:: Aim ::
Starting from the line containing "In real-world space, is", write out the rest of the entries exactly, through the final line, including nothing else.

:: Supplied material ::
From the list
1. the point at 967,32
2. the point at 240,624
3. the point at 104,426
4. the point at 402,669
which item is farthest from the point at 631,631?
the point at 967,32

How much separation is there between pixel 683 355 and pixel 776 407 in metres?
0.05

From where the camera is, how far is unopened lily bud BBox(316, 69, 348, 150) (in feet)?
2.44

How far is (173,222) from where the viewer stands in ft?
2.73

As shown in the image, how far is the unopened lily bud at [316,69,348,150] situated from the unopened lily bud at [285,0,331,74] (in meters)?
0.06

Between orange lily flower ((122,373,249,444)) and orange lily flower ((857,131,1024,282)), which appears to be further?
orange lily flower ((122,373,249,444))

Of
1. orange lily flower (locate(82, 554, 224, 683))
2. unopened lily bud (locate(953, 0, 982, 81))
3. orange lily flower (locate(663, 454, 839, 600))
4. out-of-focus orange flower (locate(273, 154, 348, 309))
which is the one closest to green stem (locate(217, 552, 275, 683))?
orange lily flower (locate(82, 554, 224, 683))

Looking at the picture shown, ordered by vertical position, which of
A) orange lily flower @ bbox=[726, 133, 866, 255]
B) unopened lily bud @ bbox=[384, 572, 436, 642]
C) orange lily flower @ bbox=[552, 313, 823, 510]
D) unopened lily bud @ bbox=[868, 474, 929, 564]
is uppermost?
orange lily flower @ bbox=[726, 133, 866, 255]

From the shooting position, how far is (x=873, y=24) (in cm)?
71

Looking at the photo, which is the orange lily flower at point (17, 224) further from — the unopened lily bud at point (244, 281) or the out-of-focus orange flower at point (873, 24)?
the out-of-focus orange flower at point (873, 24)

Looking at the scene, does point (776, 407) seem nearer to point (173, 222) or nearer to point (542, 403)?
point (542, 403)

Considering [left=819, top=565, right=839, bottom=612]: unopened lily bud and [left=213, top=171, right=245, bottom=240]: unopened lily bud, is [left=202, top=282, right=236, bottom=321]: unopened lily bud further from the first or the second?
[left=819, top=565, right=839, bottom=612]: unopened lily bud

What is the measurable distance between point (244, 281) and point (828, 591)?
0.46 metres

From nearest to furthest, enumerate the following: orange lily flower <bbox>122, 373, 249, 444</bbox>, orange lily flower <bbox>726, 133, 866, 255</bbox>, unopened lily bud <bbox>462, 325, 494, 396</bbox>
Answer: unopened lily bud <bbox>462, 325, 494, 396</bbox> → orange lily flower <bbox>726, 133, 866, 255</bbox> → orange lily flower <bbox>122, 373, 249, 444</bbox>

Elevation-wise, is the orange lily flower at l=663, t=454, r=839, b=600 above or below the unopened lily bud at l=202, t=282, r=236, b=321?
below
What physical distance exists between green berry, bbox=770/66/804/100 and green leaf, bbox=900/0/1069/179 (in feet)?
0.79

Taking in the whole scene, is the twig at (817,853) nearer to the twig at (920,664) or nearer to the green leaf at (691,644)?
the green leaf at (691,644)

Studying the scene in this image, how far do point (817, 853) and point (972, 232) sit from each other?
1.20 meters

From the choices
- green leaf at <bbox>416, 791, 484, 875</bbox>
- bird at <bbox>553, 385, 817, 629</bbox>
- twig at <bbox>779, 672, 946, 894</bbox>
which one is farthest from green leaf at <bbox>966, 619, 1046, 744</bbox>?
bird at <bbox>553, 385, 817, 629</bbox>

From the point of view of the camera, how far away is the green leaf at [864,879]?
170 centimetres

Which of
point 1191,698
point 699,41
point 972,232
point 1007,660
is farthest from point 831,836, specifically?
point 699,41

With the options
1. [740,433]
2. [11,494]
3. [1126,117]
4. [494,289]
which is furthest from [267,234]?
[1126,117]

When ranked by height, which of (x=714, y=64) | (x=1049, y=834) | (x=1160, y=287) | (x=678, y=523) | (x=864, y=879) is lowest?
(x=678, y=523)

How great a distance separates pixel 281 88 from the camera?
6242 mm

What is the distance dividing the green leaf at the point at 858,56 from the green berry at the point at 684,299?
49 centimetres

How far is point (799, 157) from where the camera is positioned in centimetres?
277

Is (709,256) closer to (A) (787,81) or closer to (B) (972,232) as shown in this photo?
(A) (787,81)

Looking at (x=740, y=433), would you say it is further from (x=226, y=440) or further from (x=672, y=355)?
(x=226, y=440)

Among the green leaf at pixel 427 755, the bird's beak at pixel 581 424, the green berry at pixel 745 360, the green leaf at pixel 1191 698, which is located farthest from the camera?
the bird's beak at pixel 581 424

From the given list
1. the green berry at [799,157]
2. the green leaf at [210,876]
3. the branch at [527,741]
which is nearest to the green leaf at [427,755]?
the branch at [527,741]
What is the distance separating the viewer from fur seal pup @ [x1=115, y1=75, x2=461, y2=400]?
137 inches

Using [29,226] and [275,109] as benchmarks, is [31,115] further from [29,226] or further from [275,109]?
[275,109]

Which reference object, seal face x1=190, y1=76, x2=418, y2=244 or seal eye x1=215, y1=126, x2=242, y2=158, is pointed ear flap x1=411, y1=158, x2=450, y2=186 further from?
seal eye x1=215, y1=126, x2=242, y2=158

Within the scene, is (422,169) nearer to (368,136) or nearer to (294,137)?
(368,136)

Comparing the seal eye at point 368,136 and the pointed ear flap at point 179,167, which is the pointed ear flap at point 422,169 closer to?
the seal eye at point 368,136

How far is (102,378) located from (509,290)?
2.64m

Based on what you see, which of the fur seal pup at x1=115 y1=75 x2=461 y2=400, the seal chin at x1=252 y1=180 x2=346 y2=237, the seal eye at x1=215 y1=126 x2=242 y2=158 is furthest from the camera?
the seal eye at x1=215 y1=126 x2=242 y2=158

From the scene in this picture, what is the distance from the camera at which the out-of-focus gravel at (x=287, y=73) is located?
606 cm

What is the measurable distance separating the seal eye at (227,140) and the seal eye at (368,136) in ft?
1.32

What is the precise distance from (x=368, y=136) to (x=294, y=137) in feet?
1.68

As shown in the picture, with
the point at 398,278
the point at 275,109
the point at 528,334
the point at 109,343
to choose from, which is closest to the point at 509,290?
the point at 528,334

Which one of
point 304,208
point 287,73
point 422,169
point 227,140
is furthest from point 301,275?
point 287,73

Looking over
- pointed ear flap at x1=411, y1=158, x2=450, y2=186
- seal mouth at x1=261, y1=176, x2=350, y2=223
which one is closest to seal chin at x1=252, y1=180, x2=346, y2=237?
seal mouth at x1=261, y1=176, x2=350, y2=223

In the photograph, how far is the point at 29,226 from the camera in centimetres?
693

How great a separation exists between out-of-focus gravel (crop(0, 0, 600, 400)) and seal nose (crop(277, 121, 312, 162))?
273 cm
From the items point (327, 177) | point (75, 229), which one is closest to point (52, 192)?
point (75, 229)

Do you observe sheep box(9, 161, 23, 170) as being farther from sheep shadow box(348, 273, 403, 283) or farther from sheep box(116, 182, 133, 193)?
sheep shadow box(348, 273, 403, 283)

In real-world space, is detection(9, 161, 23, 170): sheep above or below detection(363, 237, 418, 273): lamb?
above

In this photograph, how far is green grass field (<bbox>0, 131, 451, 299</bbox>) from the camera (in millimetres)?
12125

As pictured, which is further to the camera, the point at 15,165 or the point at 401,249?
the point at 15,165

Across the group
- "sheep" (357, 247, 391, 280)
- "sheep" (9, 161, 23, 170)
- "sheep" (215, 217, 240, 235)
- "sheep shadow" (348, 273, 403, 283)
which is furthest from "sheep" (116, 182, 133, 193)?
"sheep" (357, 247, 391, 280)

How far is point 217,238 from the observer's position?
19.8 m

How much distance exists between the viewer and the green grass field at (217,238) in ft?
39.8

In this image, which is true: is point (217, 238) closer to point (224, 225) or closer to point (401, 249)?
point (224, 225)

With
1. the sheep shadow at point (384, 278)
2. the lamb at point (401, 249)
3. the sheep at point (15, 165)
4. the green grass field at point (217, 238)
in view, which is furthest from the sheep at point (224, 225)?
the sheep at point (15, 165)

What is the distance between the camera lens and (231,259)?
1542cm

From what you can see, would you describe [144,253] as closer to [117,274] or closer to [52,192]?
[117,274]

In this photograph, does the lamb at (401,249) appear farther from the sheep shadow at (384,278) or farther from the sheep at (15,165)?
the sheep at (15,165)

:: Answer to this problem ::
In real-world space, is detection(9, 161, 23, 170): sheep above or below detection(363, 237, 418, 273): lamb?
above

In this photograph, how far is green grass field (<bbox>0, 131, 451, 299</bbox>) from the camera (in millimetres)?
12125

As pictured, which is further to the camera, the point at 15,165 or the point at 401,249?
the point at 15,165

Across the group
- "sheep" (357, 247, 391, 280)
- "sheep" (9, 161, 23, 170)
- "sheep" (215, 217, 240, 235)
- "sheep shadow" (348, 273, 403, 283)
which is furthest from "sheep" (116, 182, 133, 193)?
"sheep" (357, 247, 391, 280)

How far is point 217,238 from the observer's position?
19.8 m

How much distance exists between the viewer and the green grass field at (217,238) in ft?
39.8

In this image, which is true: is point (217, 238) closer to point (224, 225) or closer to point (401, 249)?
point (224, 225)

With
1. the sheep shadow at point (384, 278)
2. the lamb at point (401, 249)
3. the sheep at point (15, 165)
4. the green grass field at point (217, 238)
in view, which is furthest from the sheep at point (224, 225)?
the sheep at point (15, 165)

What is the distance between the camera lens and (231,259)?
1542cm

From what you can see, would you describe [144,253] as closer to [117,274] or closer to [52,192]?
[117,274]

In this photograph, does the lamb at (401,249) appear farther from the sheep shadow at (384,278) or farther from the sheep at (15,165)?
the sheep at (15,165)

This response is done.